If, however, the House of Representatives desires to know whether during the period of upward of seven years during which I have held the office of President of the United States I have been absent from the seat of Government, and whether during that period I have performed or have neglected to perform the duties of my office, I freely inform the House that from the time of my entrance upon my office I have been in the habit, as were all of my predecessors (with the exception of one, who lived only one month after assuming the duties of his office, and one whose continued presence in Washington was necessary from the existence at the time of a powerful rebellion), of absenting myself at times from the seat of Government, and that during such absences I did not neglect or forego the obligations or the duties of my office, but continued to discharge all of the executive offices, acts, and duties which were required of me as the President of the United States. I am not aware that a failure occurred in any one instance of my exercising the functions and powers of my office in every case requiring their discharge, or of my exercising all necessary executive acts, in whatever part of the United States I may at the time have been. Fortunately, the rapidity of travel and of mail communication and the facility of almost instantaneous correspondence with the offices at the seat of Government, which the telegraph affords to the President in whatever section of the Union he may be, enable him in these days to maintain as constant and almost as quick intercourse with the Departments at Washington as may be maintained while he remains at the capital.
The necessity of the performance of executive acts by the President of the United States exists and is devolved upon him, wherever he may be within the United States, during his term of office by the Constitution of the United States.

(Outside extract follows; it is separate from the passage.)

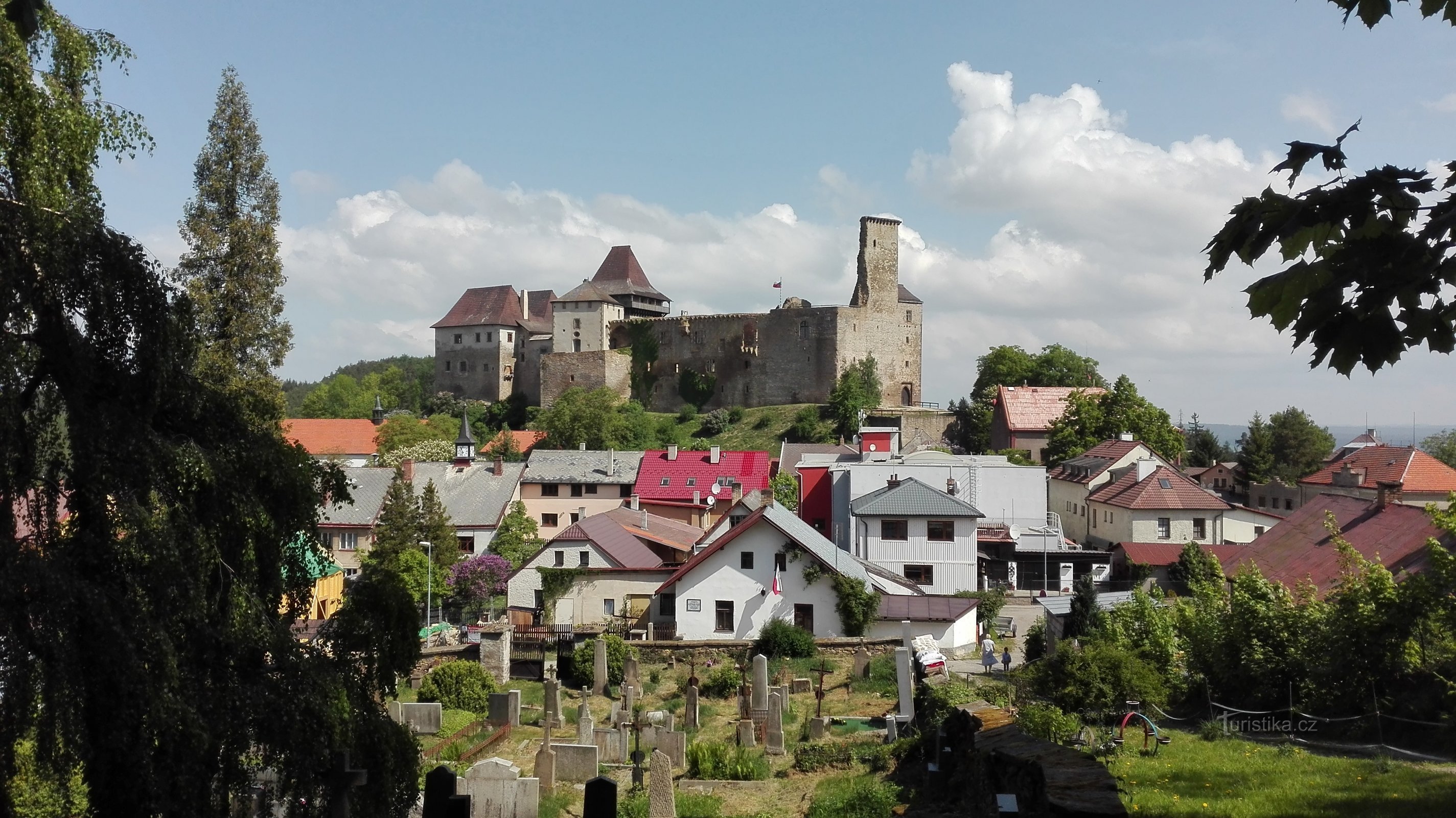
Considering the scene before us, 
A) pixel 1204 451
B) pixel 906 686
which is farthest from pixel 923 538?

His civil powers are no more limited or capable of limitation as to the place where they shall be exercised than are those which he might be required to discharge in his capacity of Commander in Chief of the Army and Navy, which latter powers it is evident he might be called upon to exercise, possibly, even without the limits of the United States. Had the efforts of those recently in rebellion against the Government been successful in driving a late President of the United States from Washington, it is manifest that he must have discharged his functions, both civil and military, elsewhere than in the place named by law as the seat of Government.